Hahah. I have a skewed perspective of the Pacific West – I kid you not, every time I go, it’s sunny. Like there’s some conspiracy to keep east coasters and mid-westerners out – a veiled weather deterrent.
As a former New Yorker, I understand those outbursts very well. I call them my ‘Eff You’ moments, and they’re reserved for only the deserving. 🙂
I forgot, “Give me the bat Wendy! I’m not going to hurt you, I’m just going to bash your f#$^&ing head in!” (Did I quote that Shining moment right?)
Yes! Only my favorite horror movies of all time!
Cheers to the ‘drinking for answers’ approach! Too bad you didn’t stumble across any of the awesome breweries in town!
Alcohol Tourism, I greatly appreciate your namesake. We should probably collaborate…

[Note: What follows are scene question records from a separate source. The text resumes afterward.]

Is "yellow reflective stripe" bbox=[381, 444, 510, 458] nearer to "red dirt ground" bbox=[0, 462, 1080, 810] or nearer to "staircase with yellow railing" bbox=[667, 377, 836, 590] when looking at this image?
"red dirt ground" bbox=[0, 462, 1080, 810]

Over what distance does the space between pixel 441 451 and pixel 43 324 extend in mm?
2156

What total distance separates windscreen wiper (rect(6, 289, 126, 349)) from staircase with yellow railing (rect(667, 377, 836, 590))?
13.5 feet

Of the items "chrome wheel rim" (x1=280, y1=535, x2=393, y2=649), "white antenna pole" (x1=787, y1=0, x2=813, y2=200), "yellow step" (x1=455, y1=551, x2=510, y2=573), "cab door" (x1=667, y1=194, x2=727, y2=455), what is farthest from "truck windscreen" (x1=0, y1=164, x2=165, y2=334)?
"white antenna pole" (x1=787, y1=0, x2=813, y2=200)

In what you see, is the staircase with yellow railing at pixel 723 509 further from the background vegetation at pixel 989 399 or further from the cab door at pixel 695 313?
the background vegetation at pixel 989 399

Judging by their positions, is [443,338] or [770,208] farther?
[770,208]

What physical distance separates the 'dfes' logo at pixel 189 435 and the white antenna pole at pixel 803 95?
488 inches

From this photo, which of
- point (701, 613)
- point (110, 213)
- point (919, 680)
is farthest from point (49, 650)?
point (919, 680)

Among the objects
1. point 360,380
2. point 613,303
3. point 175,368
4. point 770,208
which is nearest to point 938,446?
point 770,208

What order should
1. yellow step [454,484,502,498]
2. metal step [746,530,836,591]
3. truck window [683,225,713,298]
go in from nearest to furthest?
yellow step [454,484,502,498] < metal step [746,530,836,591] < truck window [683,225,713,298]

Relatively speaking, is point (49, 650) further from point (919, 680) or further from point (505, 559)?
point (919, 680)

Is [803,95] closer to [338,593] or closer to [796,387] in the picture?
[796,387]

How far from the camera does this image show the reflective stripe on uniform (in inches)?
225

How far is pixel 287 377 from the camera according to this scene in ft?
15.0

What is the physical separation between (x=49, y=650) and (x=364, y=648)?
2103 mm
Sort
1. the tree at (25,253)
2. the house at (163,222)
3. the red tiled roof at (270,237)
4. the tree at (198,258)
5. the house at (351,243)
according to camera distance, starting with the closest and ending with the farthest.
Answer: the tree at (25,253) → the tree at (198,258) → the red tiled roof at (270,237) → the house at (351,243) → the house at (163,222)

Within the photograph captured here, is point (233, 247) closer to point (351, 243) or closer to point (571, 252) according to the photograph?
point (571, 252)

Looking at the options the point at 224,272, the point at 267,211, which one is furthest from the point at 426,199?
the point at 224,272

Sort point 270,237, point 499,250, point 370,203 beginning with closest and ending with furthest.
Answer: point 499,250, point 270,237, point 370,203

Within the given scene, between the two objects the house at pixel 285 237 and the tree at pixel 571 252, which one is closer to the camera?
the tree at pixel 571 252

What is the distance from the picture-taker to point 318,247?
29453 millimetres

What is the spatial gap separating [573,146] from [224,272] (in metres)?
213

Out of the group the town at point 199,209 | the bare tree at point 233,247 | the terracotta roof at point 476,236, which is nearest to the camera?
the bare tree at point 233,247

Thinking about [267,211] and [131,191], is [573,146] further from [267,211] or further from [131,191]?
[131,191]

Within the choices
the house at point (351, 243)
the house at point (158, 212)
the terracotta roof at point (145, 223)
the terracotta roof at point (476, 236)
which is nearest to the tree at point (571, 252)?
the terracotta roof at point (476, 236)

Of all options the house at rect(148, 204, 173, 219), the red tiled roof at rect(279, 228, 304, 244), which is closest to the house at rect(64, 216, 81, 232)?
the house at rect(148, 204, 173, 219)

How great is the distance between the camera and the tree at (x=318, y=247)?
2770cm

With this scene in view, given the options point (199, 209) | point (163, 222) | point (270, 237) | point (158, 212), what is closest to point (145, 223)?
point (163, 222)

We did stop in to Deschutes, but it was more for lunch (even though we got a beer flight). Seemed like a great spot. Where else should I have gone?
Deschutes is great- we had a 19-beer sample there… which ended our evening. 🙂 We also liked Lucky Labrador, across the river- nice and chill. Hair of the Dog was mobbed, and Cascade Brewery was great if you like sour (which I do not, but Susan does). I am definitely up for collaboration when it comes to travel and good beer/wine/etc.!
Haha 19 beers? That’s all?
Damn, I wanted to make it over to Lucky Labrador, but I think they were closed when we tried. Next time.
Not a huge fan of sour, but good to know.
Do you live in Portland?
Nope, we live in Georgia! Fortunately, close enough to Asheville to get there regularly, and Georgia is slowly becoming more craft-beer oriented…
Excellent. I used to spend a lot of time in the Atlanta area. Great spot.
Asheville is definitely on my travel list this year. Never been.
Asheville is a definite must for serious beer travelers! Their fancy high-end restaurants even tout, “We have an excellent beer menu!” If you go, definitely hit Pisgah- it’s in Black Mountain, but well worth the drive. We have a keg of their triple at the house and it is _heavenly_.
Thanks for the recommend. Might head down to Asheville this fall for a little weekend retreat.
That Pisgah bacon snout looks delicious…huge fan of darker beers.
Portland is my home town. I spent most of my life there and I never really got it. Portland is very much about being on the “in crowd”. They can take awhile to warm up to people from the outside. (If you’re visiting or moving from California don’t tell anyone that. Claim some other state if you want friends.) It can be a tough town for tourists and honestly anyone who doesn’t embrace the “Keep Portland Weird” lifestyle.
On that note, Portland is beautiful. It is filled with little jems throughout the city. I had a very Kodak childhood growing up there. Picking cherries from the tree in my front lawn, exciting parades, lots to do with the family, and pure gorgeous nature. I love Portland, but I wouldn’t move back. As the years go on the “in crowd” mindset is growing considerably. I’m sad you guys didn’t get to visit Portland about a decade ago!
Hey, Joy. Still love Portland and the surrounding area. ‘Tis a lovely place – hope to get back there soon. Where did you move to?
I moved to a quaint little town in Florida. I love Portland, don’t get me wrong. It can just be a very temperamental
Socially and in Nature. 🙂
Nice post. Portland’s a great city, particularly with a noticeable ban on cellphone use in restaurants, a policy supported by the monk I met on the street who wanted to know if I cared to discuss yoga.
Thanks, Stephentravels. I mean, when a monk asks you to discuss yoga, you have to by (Portland) law, right?